Ryland earned $5,750,000, or41 cents a share, during the quarter that ended Sept. 30, compared with 80 cents a share in the third quarter of 1989. The reason: slow sales of new homes, especially in the mid-Atlantic region and in California.
Two of the three securities analysts contacted yesterday said the quarterly results were slightly weaker than they had expected. Both Michael Mead of Legg Mason Wood Walker Inc. in Baltimore and Lawrence Horan of Prudential-Bache Securities Inc. in New York had expected Ryland to earn 45 cents a share for the quarter.
Ryland's stock price didn't react much to the news, closing down12.5 cents, to $9.875 a share.
Ryland's year-to-year earnings declines could get even bigger in quarters to come, since the number of new homes ordered during the third quarter fell 35 percent. Homebuilders usually take orders for new homes in one quarter and make money on them in the next quarter, after a customer receives a mortgage and closes the purchase of the home.
Ryland's profits fell by almost half in the third quarter, when the company settled sales of 14 percent fewer homes than in the third quarter of last year. In coming quarters, this quarter's drop in new orders should translate into major declines in settlements -- and in revenue for Ryland.
"The next two quarters will continue to show a lot of weakness," Mr. Mead said. "This is historically a very cyclical business, and we're in full cycle right now."
"We haven't seen a strengthening of the market yet overall," said Nancy L. Smith, Ryland's corporate secretary. She blamed the poor sales on low consumer confidence, which she said has been hurt by events in the Middle East and by fears of a recession.

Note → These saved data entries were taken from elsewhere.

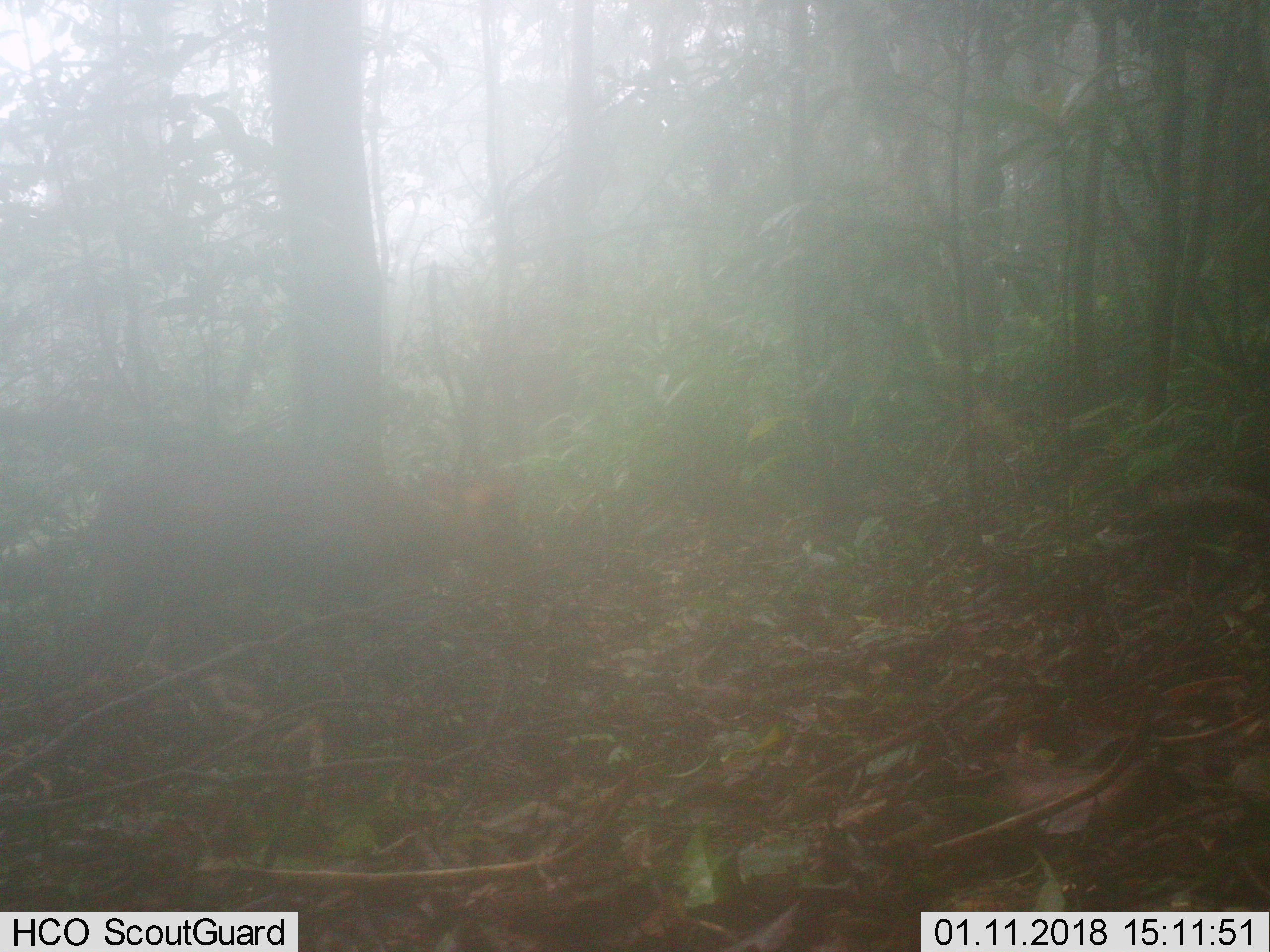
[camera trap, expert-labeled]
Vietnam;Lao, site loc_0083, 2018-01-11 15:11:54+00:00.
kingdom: Animalia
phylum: Chordata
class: Mammalia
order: Artiodactyla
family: Cervidae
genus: Muntiacus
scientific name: Muntiacus rooseveltorum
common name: roosevelt's muntjac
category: roosevelts muntjac group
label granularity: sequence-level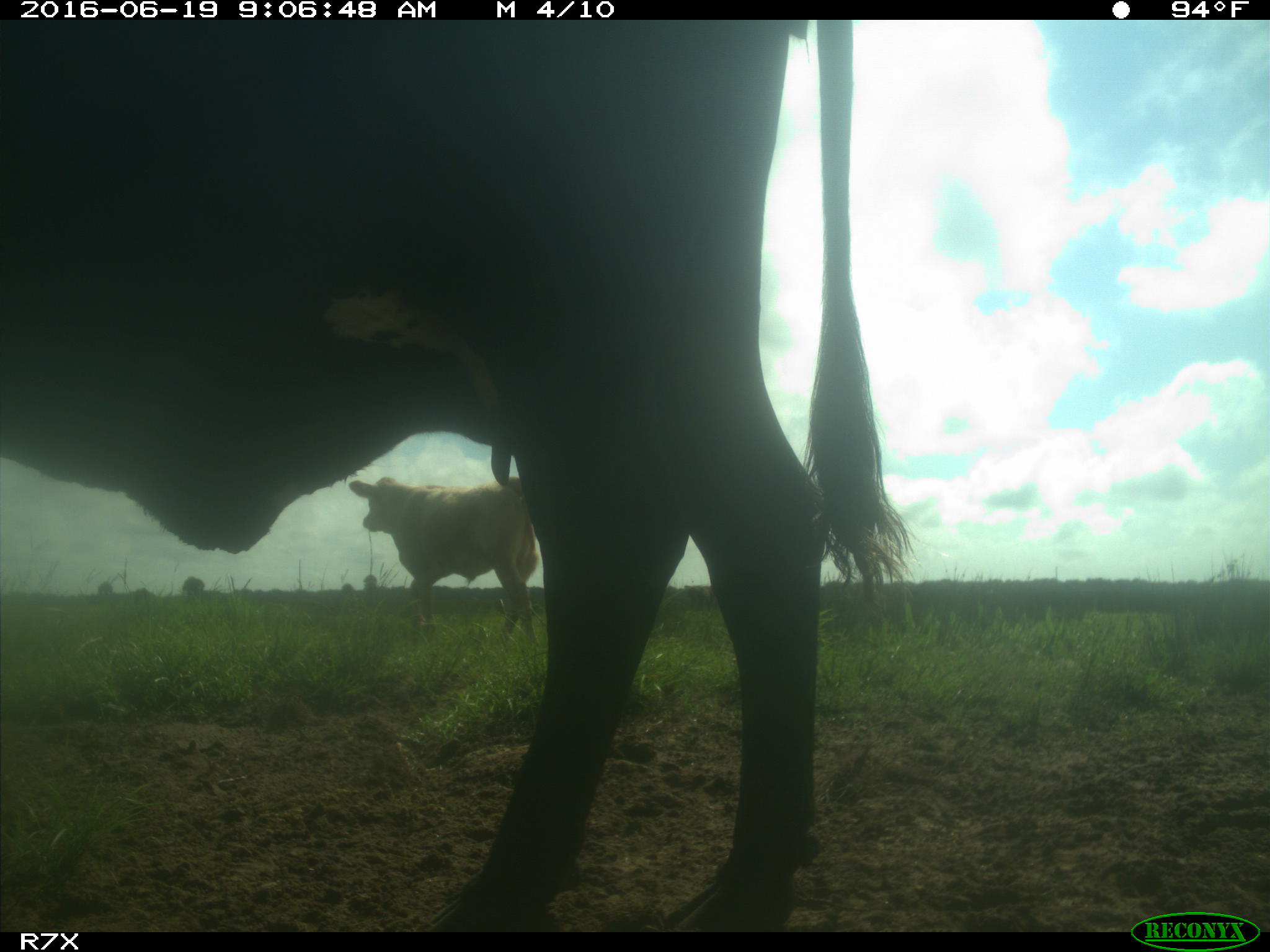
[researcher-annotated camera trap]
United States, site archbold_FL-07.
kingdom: Animalia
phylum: Chordata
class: Mammalia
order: Artiodactyla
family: Bovidae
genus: Bos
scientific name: Bos taurus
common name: domestic cow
Bos taurus (domestic cow).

Weak sales in the mid-Atlantic region and California more than offset relative strength in markets such as Texas and the Midwest, she added. New orders were off by60 percent for Ryland's California operations and 42 percent in the mid-Atlantic region.

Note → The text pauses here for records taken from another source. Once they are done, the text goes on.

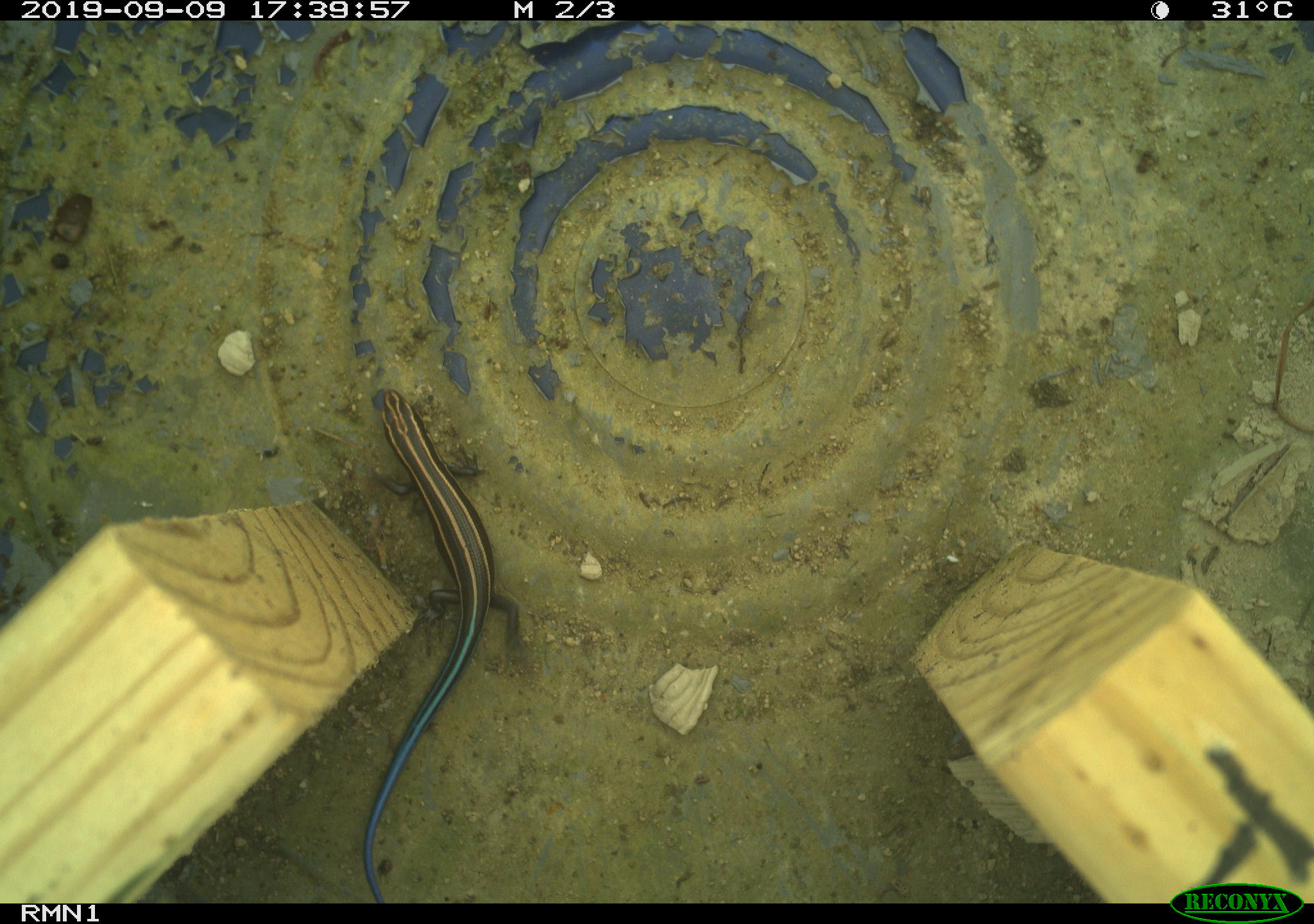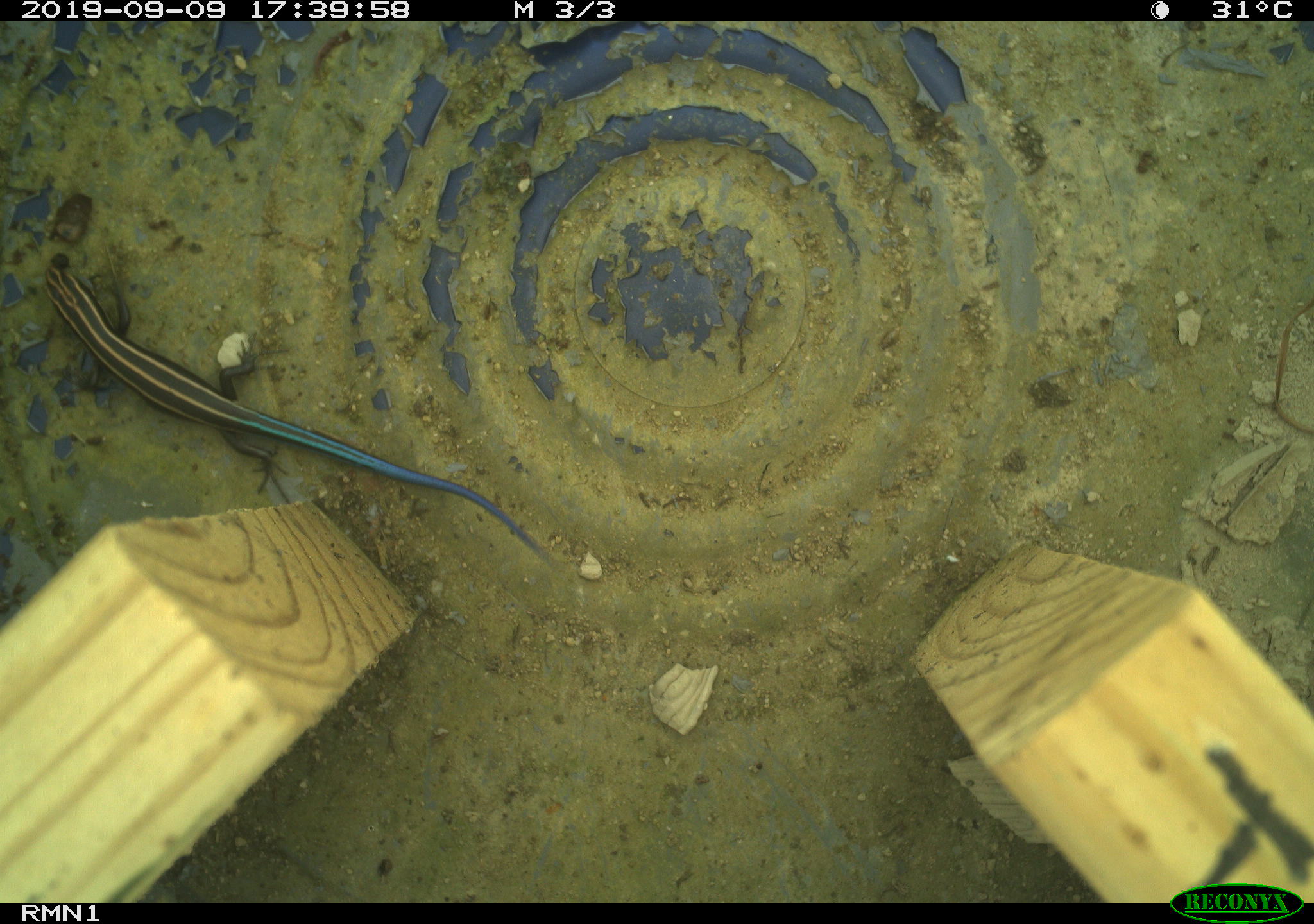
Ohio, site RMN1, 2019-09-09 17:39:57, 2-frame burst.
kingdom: Animalia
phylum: Chordata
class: Reptilia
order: Squamata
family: Scincidae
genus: Plestiodon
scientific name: Plestiodon fasciatus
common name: common five-lined skink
Common five-lined skink (Plestiodon fasciatus).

"Those areas are down more than the areas that are up are up," Ms. Smith said.
The weakness in Ryland's profits probably will continue into next year, several analysts said. Barbara Allen of Kidder, Peabody & Co., an analyst who usually has been sympathetic to Ryland, estimates that Ryland will earn $1.75 to $2 a share next year if there is a recession.
Mr. Horan, who has been more bearish on Ryland, forecast that the company will earn about $1.50 a share.

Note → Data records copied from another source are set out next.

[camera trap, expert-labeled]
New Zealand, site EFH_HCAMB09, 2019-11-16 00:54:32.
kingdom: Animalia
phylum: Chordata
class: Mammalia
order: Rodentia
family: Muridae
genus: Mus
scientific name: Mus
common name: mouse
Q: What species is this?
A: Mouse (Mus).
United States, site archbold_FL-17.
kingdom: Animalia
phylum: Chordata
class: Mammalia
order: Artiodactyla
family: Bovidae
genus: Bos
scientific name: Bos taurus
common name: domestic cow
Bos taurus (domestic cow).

Ryland earned $3.25 a share in 1989 and has earned $1.27 a share for the first three quarters of this year, down from $1.93 a share in the first three quarters of 1989.
Mr. Mead said Ryland's weak earnings reflect problems in the economy rather than specific mistakes by Ryland's management. He said Ryland's conservative financial stance positions it well to survive the slowdown and benefit when the homebuilding industry recovers.